▸ **Excerpt provided**
-- BEGIN --

It is vital that we have this framework of democratic accountability and scrutiny. But I also have nothing but praise for the professionalism, dedication and integrity of the men and women of GCHQ. I know from my work with them how seriously they take their obligations under UK and international law. Indeed, in his most recent report the Intelligence Services Commissioner said: ‘it is my belief that… GCHQ staff conduct themselves with the highest levels of integrity and legal compliance’.

This combination of needing a warrant from one of the most senior members of the Government, decided on the basis of detailed legal advice, with such decisions reviewed by independent commissioners and implemented by agencies with strong legal and ethical frameworks, with the addition of parliamentary scrutiny by the ISC, whose powers are being increased, provides one of the strongest systems of checks and balances and democratic accountability for secret intelligence anywhere in the world.

Thirdly, I want to set out how UK law is upheld in respect of information received from the United States and to address the specific questions about the role of GCHQ. Since the 1940s GCHQ and its American equivalent, now the National Security Agency, have had a relationship that is unique in the world. This relationship has been and remains essential to the security of both nations. It has stopped many terrorist and espionage plots against this country, and has saved many lives. The basic principles by which that co-operation operates have not changed over time. Indeed, I wish to emphasise to the House that while we have experienced an extremely busy period in intelligence and diplomacy in the last three years, the arrangements for oversight and the general framework for exchanging information with the United States are the same as under previous Governments.

The growing and diffuse nature of threats from terrorists, criminals or espionage has only increased the importance of the intelligence relationship with the United States. This was particularly the case in the run-up to the Olympics. The House will not be surprised that our activity to counter terrorism intensified and rose to a peak in the summer of last year. It has been suggested that GCHQ uses our partnership with the United States to get around UK law, obtaining information that it cannot legally obtain in the UK. I wish to be absolutely clear that this accusation is baseless. Any data obtained by us from the US involving UK nationals are subject to proper UK statutory controls and safeguards, including the relevant sections of the Intelligence Services Act, the Human Rights Act and RIPA. Our intelligence-sharing work with the United States is subject to ministerial and independent oversight and to scrutiny by the Intelligence and Security Committee. Our agencies practise and uphold UK laws at all times, even when dealing with information from outside the UK.

The combination of a robust legal framework, ministerial responsibility, scrutiny by the Intelligence Services Commissioners and parliamentary accountability through the Intelligence and Security Committee, should give a high level of confidence that the system works as intended. This does not mean that we do not have to work to strengthen public confidence wherever we can, while maintaining the secrecy necessary to intelligence work. We have strengthened the role of the ISC through the Justice and Security Act 2013 to include oversight of the agencies’ operations as well as their policy, administration and finances, and we have introduced the National Security Council so that intelligence is weighed and assessed alongside all other sources of information available to us as a Government, including diplomatic reporting and the insights of other government departments, and so that all this information is judged carefully in deciding the Government’s overall strategy and objectives.

-- END --

▸ **The exercise**
Answer these questions from the statement on GCHQ oversight:
(a) Since what decade have GCHQ and its American equivalent had their relationship?
(b) Which three laws are named as applying to data obtained from the US involving UK nationals?
(c) Which act strengthened the role of the ISC?

▸ **Supplied information**
-- BEGIN --

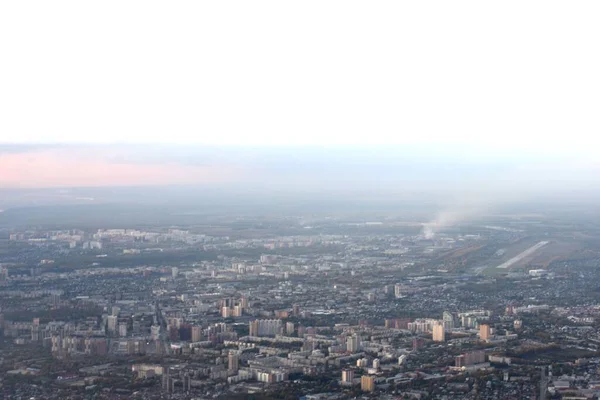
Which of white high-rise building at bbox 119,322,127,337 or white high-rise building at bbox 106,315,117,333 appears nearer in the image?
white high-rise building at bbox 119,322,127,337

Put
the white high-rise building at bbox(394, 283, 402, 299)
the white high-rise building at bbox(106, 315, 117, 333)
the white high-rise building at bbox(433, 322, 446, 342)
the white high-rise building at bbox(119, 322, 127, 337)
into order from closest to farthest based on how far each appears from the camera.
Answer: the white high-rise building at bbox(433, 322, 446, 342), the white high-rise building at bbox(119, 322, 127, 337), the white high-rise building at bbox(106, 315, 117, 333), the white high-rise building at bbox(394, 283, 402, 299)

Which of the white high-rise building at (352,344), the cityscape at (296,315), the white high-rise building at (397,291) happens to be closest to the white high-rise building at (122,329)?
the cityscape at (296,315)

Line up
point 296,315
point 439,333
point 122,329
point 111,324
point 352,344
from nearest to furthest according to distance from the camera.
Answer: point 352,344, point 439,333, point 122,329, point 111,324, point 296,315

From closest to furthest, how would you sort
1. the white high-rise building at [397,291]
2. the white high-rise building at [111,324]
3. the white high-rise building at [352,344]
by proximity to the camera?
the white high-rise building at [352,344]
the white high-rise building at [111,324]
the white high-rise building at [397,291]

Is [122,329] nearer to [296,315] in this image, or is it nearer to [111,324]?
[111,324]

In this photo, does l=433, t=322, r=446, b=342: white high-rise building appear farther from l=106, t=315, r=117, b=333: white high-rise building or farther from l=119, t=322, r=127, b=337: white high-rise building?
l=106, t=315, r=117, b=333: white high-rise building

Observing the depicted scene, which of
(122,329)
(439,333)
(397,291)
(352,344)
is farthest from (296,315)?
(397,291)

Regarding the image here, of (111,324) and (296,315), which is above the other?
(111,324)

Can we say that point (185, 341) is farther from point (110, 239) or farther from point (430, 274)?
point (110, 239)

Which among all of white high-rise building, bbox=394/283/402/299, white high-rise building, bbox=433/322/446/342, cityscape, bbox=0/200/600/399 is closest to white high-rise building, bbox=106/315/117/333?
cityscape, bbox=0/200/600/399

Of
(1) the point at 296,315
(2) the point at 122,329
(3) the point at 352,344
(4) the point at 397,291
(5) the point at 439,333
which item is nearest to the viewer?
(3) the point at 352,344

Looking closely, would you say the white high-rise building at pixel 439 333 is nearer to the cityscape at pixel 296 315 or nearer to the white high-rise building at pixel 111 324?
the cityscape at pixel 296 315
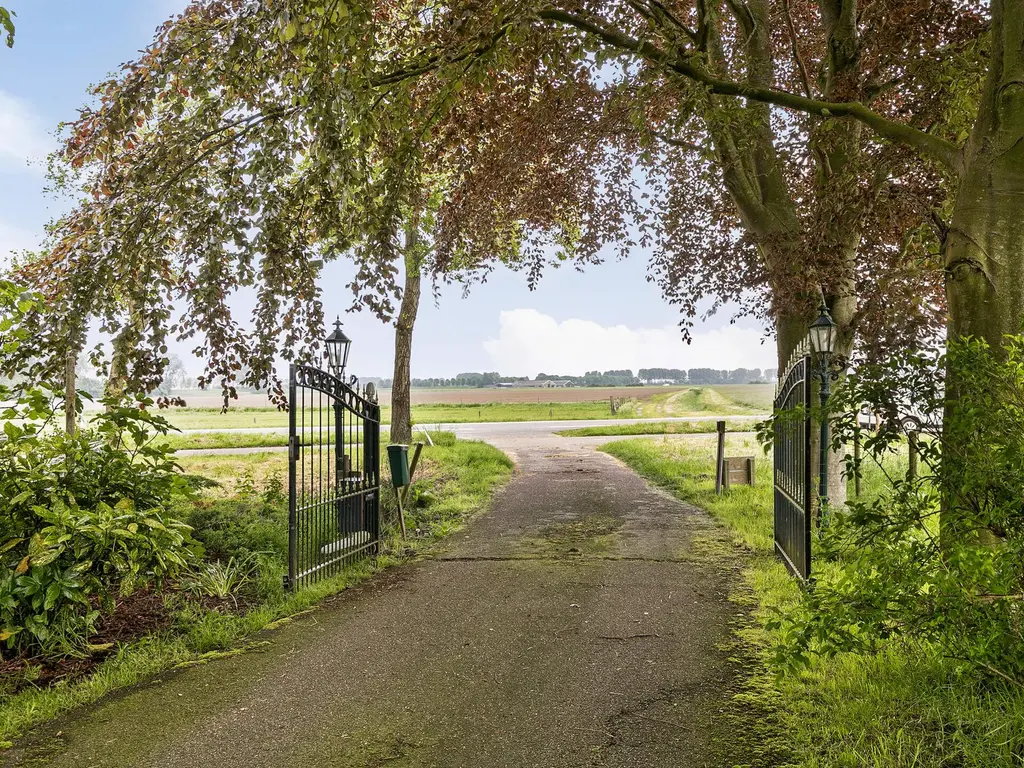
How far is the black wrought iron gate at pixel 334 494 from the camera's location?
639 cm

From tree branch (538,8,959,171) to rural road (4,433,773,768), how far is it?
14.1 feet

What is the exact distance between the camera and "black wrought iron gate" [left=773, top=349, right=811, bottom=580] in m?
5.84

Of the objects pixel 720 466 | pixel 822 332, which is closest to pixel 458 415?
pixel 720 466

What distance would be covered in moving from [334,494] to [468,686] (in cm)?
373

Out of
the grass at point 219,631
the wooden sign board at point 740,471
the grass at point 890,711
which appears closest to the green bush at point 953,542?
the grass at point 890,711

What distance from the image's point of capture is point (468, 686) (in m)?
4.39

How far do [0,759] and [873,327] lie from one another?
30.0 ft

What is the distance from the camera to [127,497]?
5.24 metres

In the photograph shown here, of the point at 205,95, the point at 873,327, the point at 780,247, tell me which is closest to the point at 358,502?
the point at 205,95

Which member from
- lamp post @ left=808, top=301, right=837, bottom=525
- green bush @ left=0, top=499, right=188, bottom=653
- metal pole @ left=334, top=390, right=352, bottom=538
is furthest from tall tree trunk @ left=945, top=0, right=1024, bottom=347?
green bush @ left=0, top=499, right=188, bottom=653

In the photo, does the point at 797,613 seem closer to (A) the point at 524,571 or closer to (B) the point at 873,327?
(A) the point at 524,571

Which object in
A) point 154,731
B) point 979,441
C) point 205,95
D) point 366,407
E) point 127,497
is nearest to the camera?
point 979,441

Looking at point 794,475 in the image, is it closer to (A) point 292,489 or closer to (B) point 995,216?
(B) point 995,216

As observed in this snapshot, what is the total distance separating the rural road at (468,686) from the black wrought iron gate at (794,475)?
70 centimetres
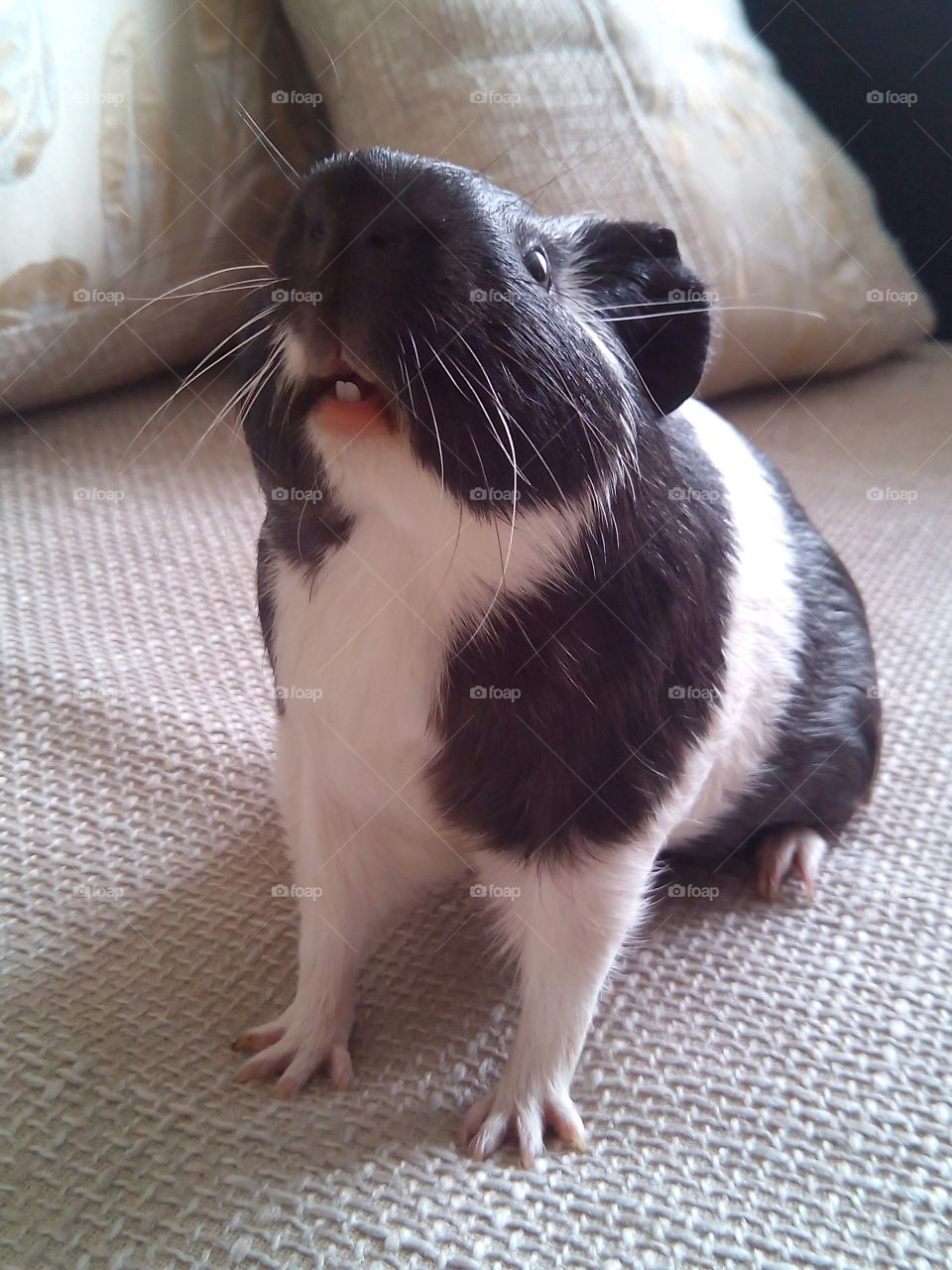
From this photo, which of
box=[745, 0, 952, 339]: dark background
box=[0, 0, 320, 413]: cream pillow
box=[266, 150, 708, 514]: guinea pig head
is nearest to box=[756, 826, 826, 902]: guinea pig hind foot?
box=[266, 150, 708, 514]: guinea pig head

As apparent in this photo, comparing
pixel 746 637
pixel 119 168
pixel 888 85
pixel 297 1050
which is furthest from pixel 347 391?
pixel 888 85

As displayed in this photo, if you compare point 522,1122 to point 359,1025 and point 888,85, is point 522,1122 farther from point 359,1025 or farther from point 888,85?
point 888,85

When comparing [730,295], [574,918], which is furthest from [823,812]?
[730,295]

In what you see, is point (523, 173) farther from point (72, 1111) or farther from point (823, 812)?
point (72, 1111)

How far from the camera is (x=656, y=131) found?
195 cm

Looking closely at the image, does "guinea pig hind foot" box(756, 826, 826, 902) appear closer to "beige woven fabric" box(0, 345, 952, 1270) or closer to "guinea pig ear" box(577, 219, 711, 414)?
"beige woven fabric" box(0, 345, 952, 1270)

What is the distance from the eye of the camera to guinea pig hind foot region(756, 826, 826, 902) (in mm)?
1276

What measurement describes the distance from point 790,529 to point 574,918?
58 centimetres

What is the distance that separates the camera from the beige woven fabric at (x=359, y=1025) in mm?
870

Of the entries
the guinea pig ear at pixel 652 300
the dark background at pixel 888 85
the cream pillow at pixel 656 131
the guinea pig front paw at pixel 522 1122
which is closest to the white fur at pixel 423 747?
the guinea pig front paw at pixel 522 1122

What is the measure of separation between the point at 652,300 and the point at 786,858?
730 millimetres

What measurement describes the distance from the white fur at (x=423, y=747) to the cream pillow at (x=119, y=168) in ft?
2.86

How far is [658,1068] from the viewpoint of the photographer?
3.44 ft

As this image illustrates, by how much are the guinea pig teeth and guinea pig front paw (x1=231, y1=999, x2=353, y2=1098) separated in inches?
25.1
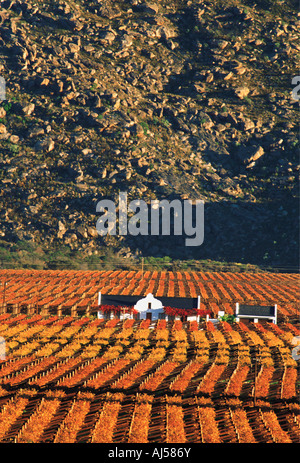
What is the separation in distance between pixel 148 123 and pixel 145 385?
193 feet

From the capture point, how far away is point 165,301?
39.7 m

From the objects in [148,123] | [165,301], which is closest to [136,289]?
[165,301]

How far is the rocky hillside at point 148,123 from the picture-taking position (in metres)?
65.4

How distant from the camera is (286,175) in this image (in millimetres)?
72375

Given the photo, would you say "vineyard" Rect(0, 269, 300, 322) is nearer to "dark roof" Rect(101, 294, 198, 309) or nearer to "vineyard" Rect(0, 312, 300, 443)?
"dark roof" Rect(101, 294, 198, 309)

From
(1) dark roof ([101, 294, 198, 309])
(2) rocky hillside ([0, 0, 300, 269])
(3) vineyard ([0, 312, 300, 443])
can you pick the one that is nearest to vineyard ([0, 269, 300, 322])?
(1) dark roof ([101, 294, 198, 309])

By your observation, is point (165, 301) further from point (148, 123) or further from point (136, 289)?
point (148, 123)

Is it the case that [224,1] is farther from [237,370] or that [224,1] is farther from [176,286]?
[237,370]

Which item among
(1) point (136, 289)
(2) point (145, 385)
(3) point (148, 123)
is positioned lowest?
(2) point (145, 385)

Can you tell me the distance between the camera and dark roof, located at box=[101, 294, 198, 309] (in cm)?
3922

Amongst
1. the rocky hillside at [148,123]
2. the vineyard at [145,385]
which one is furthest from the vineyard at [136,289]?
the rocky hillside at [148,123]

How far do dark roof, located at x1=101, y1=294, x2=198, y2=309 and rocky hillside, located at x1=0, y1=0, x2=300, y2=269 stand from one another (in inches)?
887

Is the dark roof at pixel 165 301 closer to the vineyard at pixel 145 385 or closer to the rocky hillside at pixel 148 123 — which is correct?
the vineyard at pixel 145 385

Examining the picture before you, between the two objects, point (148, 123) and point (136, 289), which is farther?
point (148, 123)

-- END --

▸ **Correct response**
(a) The 1940s.
(b) The Intelligence Services Act, the Human Rights Act and RIPA.
(c) The Justice and Security Act 2013.